Perform the following procedure to create Greenplum Database writable external tables utilizing the same data schema as described above, one of which will employ compression. You will use the PXF s3:text profile to write data to S3. You will also create a separate, readable external table to read the data that you wrote to S3.

  1. Create a Greenplum Database writable external table utilizing the data schema described above. Write to the S3 directory BUCKET/pxf_examples/pxfwrite_s3_textsimple1. Create the table specifying a comma , as the delimiter. For example, if your server name is s3srvcfg:

    postgres=# CREATE WRITABLE EXTERNAL TABLE pxf_s3_writetbl_1(location text, month text, num_orders int, total_sales float8)
                LOCATION ('pxf://BUCKET/pxf_examples/pxfwrite_s3_textsimple1?PROFILE=s3:text&SERVER=s3srvcfg')
              FORMAT 'TEXT' (delimiter=',');
    

    You specify the FORMAT subclause delimiter value as the single ascii comma character ,.

  2. Write a few individual records to the pxfwrite_s3_textsimple1 S3 directory by invoking the SQL INSERT command on pxf_s3_writetbl_1:

    postgres=# INSERT INTO pxf_s3_writetbl_1 VALUES ( 'Frankfurt', 'Mar', 777, 3956.98 );
    postgres=# INSERT INTO pxf_s3_writetbl_1 VALUES ( 'Cleveland', 'Oct', 3812, 96645.37 );
    
  3. (Optional) Insert the data from the pxf_s3_textsimple table that you created in Example: Reading Text Data from S3 into pxf_s3_writetbl_1:

    postgres=# INSERT INTO pxf_s3_writetbl_1 SELECT * FROM pxf_s3_textsimple;
    
  4. Greenplum Database does not support directly querying a writable external table. To query the data that you just added to S3, you must create a readable external Greenplum Database table that references the S3 directory:

    postgres=# CREATE EXTERNAL TABLE pxf_s3_textsimple_r1(location text, month text, num_orders int, total_sales float8)
                LOCATION ('pxf://BUCKET/pxf_examples/pxfwrite_s3_textsimple1?PROFILE=s3:text&SERVER=s3srvcfg')
                FORMAT 'CSV';
    

    You specify the 'CSV' FORMAT when you create the readable external table because you created the writable table with a comma , as the delimiter character, the default delimiter for 'CSV' FORMAT.

  5. Query the readable external table:

    postgres=# SELECT * FROM pxf_s3_textsimple_r1 ORDER BY total_sales;
    
     location  | month | num_orders | total_sales 
    -----------+-------+------------+-------------
     Rome      | Mar   |         87 |     1557.39
     Frankfurt | Mar   |        777 |     3956.98
     Prague    | Jan   |        101 |     4875.33
     Bangalore | May   |        317 |     8936.99
     Beijing   | Jul   |        411 |    11600.67
     Cleveland | Oct   |       3812 |    96645.37
    (6 rows)
    

    The pxf_s3_textsimple_r1 table includes the records you individually inserted, as well as the full contents of the pxf_s3_textsimple table if you performed the optional step.

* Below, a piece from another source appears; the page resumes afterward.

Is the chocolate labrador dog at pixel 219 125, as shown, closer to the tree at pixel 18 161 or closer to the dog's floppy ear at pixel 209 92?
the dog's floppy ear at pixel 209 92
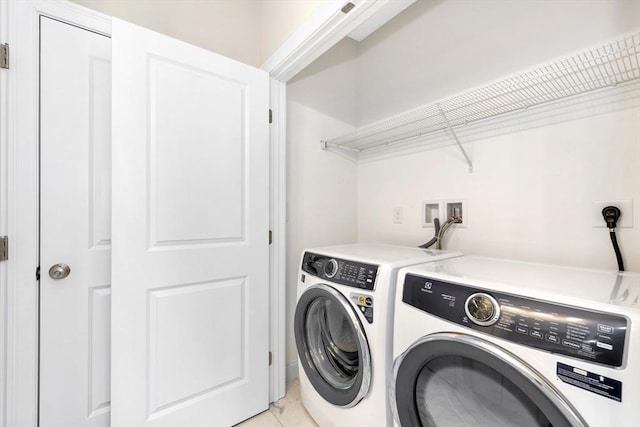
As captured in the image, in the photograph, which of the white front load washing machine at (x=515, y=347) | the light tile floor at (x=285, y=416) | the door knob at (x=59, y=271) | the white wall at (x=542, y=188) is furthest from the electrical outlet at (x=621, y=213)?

  6. Create a second Greenplum Database writable external table, this time using Gzip compression and employing a colon : as the delimiter:

    postgres=# CREATE WRITABLE EXTERNAL TABLE pxf_s3_writetbl_2 (location text, month text, num_orders int, total_sales float8)
                LOCATION ('pxf://BUCKET/pxf_examples/pxfwrite_s3_textsimple2?PROFILE=s3:text&SERVER=s3srvcfg&COMPRESSION_CODEC=org.apache.hadoop.io.compress.GzipCodec')
              FORMAT 'TEXT' (delimiter=':');
    
  7. Write a few records to the pxfwrite_s3_textsimple2 S3 directory by inserting directly into the pxf_s3_writetbl_2 table:

    gpadmin=# INSERT INTO pxf_s3_writetbl_2 VALUES ( 'Frankfurt', 'Mar', 777, 3956.98 );
    gpadmin=# INSERT INTO pxf_s3_writetbl_2 VALUES ( 'Cleveland', 'Oct', 3812, 96645.37 );
    
  8. To query data from the newly-created S3 directory named pxfwrite_s3_textsimple2, you can create a readable external Greenplum Database table as described above that references this S3 directory and specifies FORMAT 'CSV' (delimiter=':').